▶ **Set exercise**:
Copy out every one of the lines below word for word, omitting the pictures.

▶ **Supplied entries**:
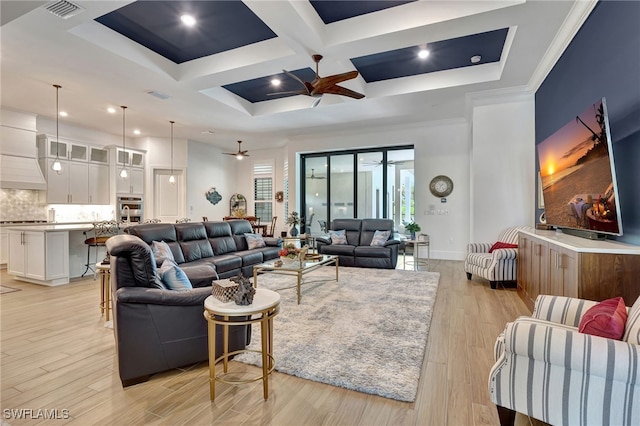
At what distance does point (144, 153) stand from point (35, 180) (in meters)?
2.63

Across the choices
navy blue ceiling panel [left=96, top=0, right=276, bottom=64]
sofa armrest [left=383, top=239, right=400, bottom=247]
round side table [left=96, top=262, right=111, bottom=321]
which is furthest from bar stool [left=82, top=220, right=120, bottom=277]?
sofa armrest [left=383, top=239, right=400, bottom=247]

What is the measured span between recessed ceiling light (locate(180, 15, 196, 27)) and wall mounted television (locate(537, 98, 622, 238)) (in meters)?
4.13

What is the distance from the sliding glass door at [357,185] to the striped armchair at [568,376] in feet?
21.3

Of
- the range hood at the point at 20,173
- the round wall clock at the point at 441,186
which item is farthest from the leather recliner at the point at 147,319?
the round wall clock at the point at 441,186

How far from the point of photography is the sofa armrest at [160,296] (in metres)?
2.13

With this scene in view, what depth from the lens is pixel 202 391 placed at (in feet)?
6.82

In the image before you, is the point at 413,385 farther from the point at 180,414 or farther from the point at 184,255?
the point at 184,255

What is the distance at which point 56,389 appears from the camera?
6.94ft

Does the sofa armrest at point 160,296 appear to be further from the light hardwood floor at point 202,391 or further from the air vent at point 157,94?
the air vent at point 157,94

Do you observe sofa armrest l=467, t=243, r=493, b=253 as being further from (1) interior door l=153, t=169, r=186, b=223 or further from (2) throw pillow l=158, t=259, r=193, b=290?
(1) interior door l=153, t=169, r=186, b=223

▶ **Correct result**:
At what distance does point (144, 153) stand from point (35, 180) (in meters)?
2.63

Across the choices
navy blue ceiling panel [left=96, top=0, right=276, bottom=64]
sofa armrest [left=383, top=239, right=400, bottom=247]
round side table [left=96, top=262, right=111, bottom=321]
which is furthest from bar stool [left=82, top=220, right=120, bottom=277]?
sofa armrest [left=383, top=239, right=400, bottom=247]

What is the measured span between recessed ceiling light (locate(180, 15, 196, 27)) and wall mounted television (locate(537, 98, 622, 238)) (in meters)?
4.13

What is the distance from the sliding glass door at [357,185] to the striped armchair at [568,376] in feet?
21.3

Of
- the range hood at the point at 20,173
- the round wall clock at the point at 441,186
which item is farthest from the leather recliner at the point at 147,319?
the round wall clock at the point at 441,186

How far from the point of photography is the sofa armrest at [160,296] (in metres)?
2.13

With this scene in view, what depth from the lens is pixel 202 391 placed at (in feet)?
6.82

In the image before you, is the point at 413,385 farther from the point at 180,414 or farther from the point at 184,255?
the point at 184,255

What is the distance at which point 56,389 appears from the camera?
6.94ft

Does the sofa armrest at point 160,296 appear to be further from the light hardwood floor at point 202,391 or further from the air vent at point 157,94?
the air vent at point 157,94

Do you observe sofa armrest l=467, t=243, r=493, b=253 as being further from (1) interior door l=153, t=169, r=186, b=223 or further from (2) throw pillow l=158, t=259, r=193, b=290?
(1) interior door l=153, t=169, r=186, b=223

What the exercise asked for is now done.